* _TASK DESCRIPTION_: Each line in the material below must be transcribed exactly; no picture belongs in the copy.

* _RAW DATA_:
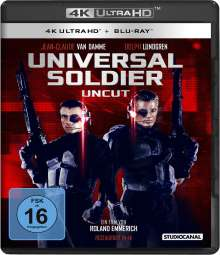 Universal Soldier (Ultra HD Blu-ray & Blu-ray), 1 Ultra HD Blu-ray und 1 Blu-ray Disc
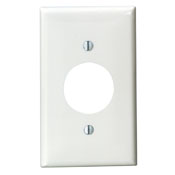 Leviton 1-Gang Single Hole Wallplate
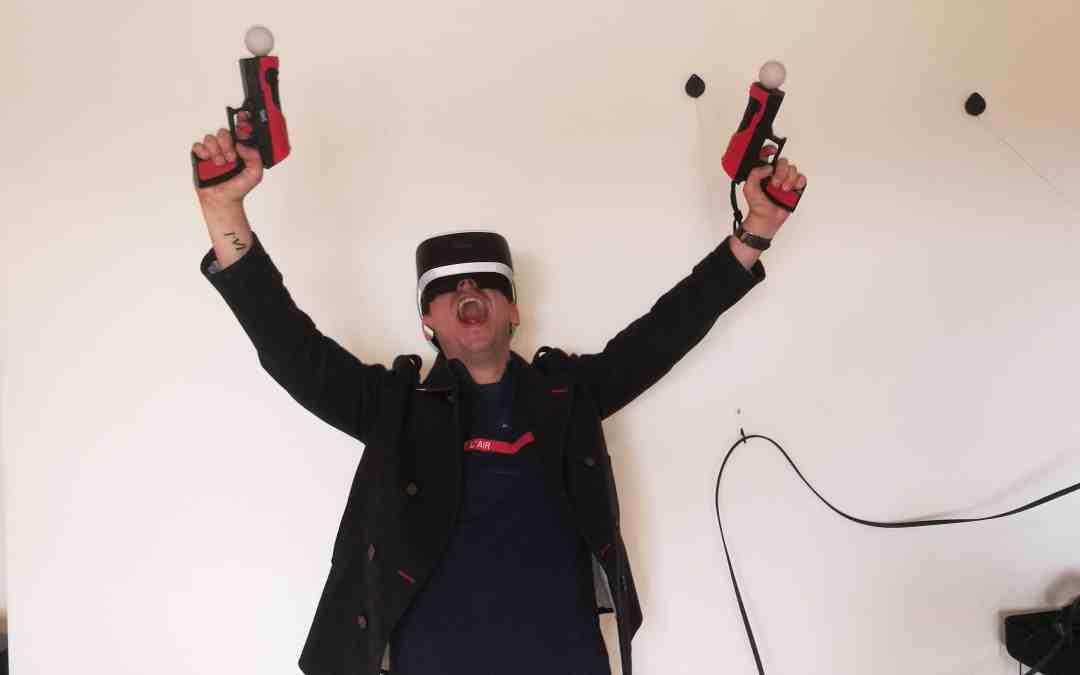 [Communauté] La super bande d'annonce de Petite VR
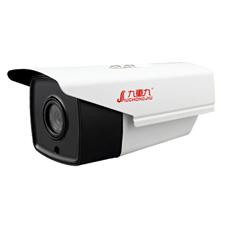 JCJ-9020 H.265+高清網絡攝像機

* _RESULT OF THE TASK_:
 Universal Soldier (Ultra HD Blu-ray & Blu-ray), 1 Ultra HD Blu-ray und 1 Blu-ray Disc
 Leviton 1-Gang Single Hole Wallplate
 [Communauté] La super bande d'annonce de Petite VR
 JCJ-9020 H.265+高清網絡攝像機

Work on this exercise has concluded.